··· Provided records ···

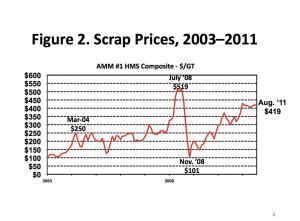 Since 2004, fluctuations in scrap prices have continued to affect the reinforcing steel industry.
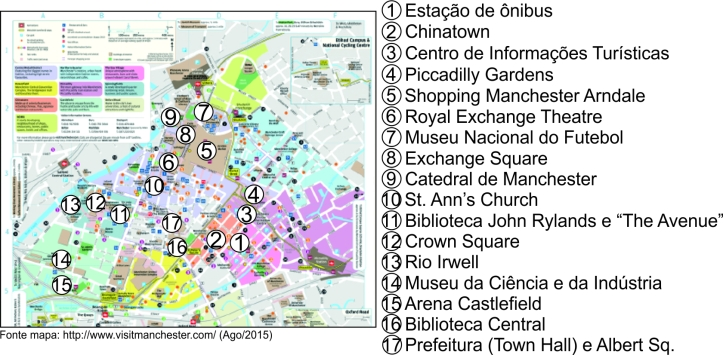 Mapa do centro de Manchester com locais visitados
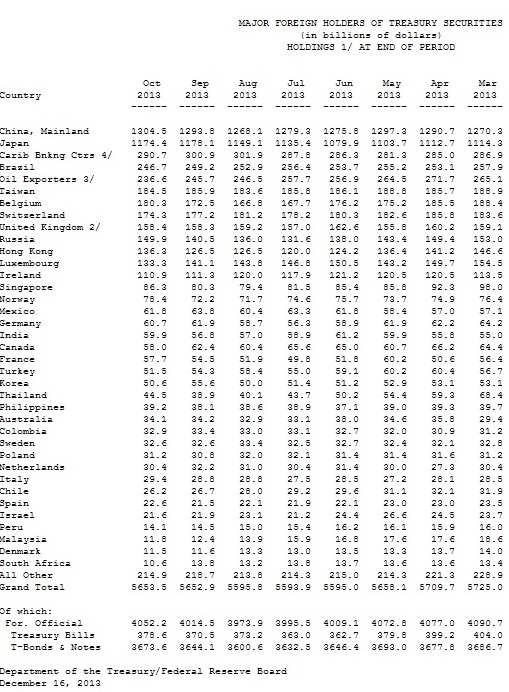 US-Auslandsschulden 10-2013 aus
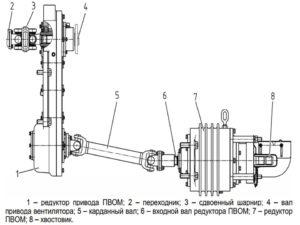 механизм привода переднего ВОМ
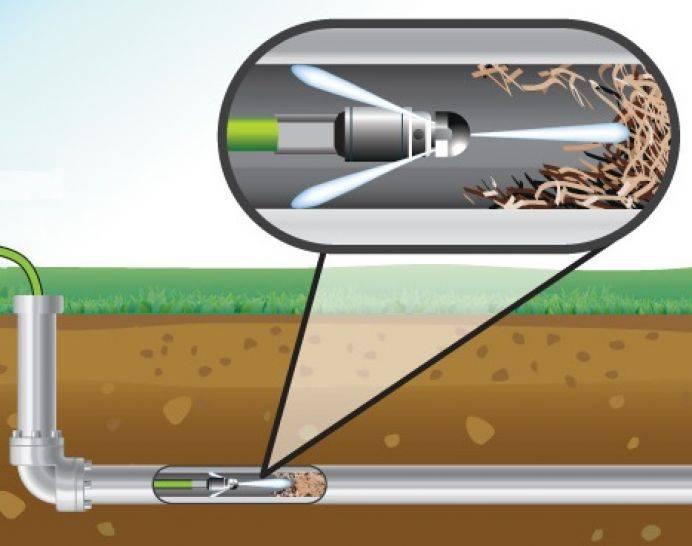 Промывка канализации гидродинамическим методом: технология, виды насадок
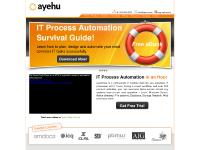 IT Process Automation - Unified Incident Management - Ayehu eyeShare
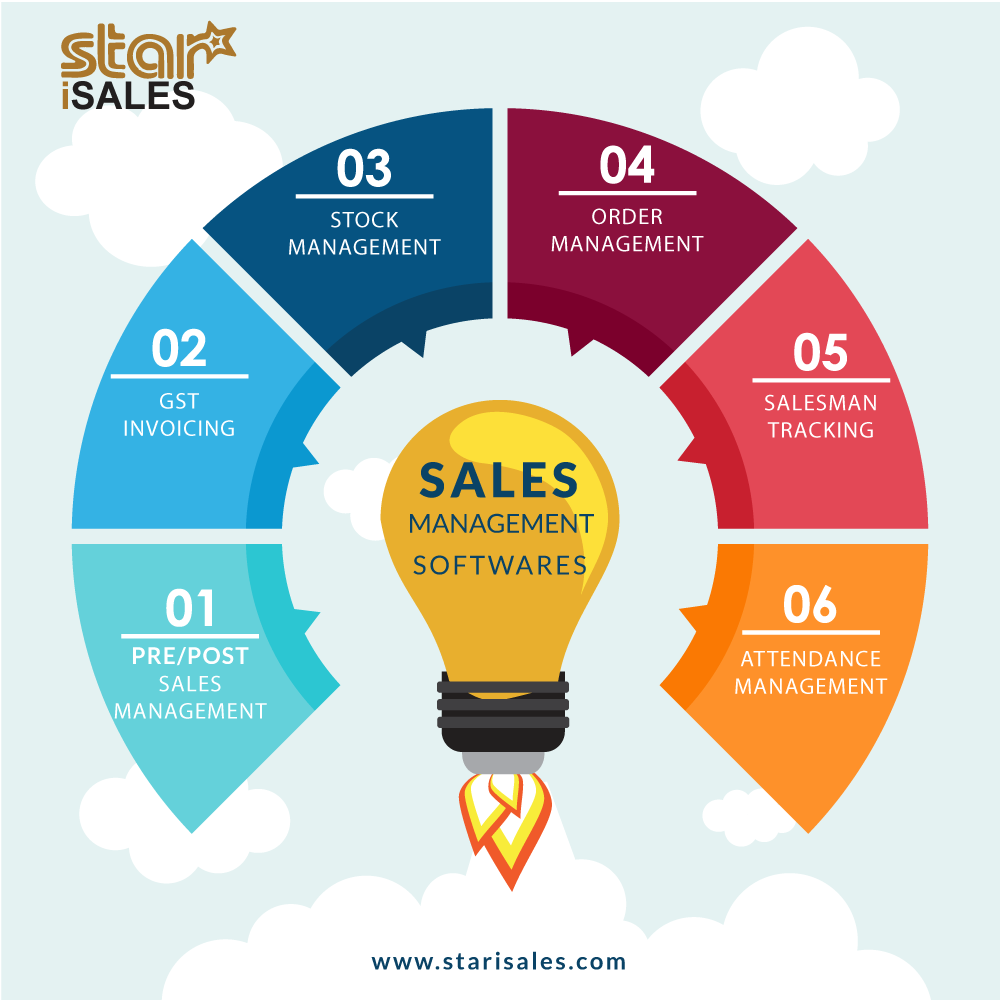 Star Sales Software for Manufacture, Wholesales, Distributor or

···

▶ **What to do**
Give the records again exactly, pictures left out.

▶ **Answer section**
 Since 2004, fluctuations in scrap prices have continued to affect the reinforcing steel industry.
 Mapa do centro de Manchester com locais visitados
 US-Auslandsschulden 10-2013 aus
 механизм привода переднего ВОМ
 Промывка канализации гидродинамическим методом: технология, виды насадок
 IT Process Automation - Unified Incident Management - Ayehu eyeShare
 Star Sales Software for Manufacture, Wholesales, Distributor or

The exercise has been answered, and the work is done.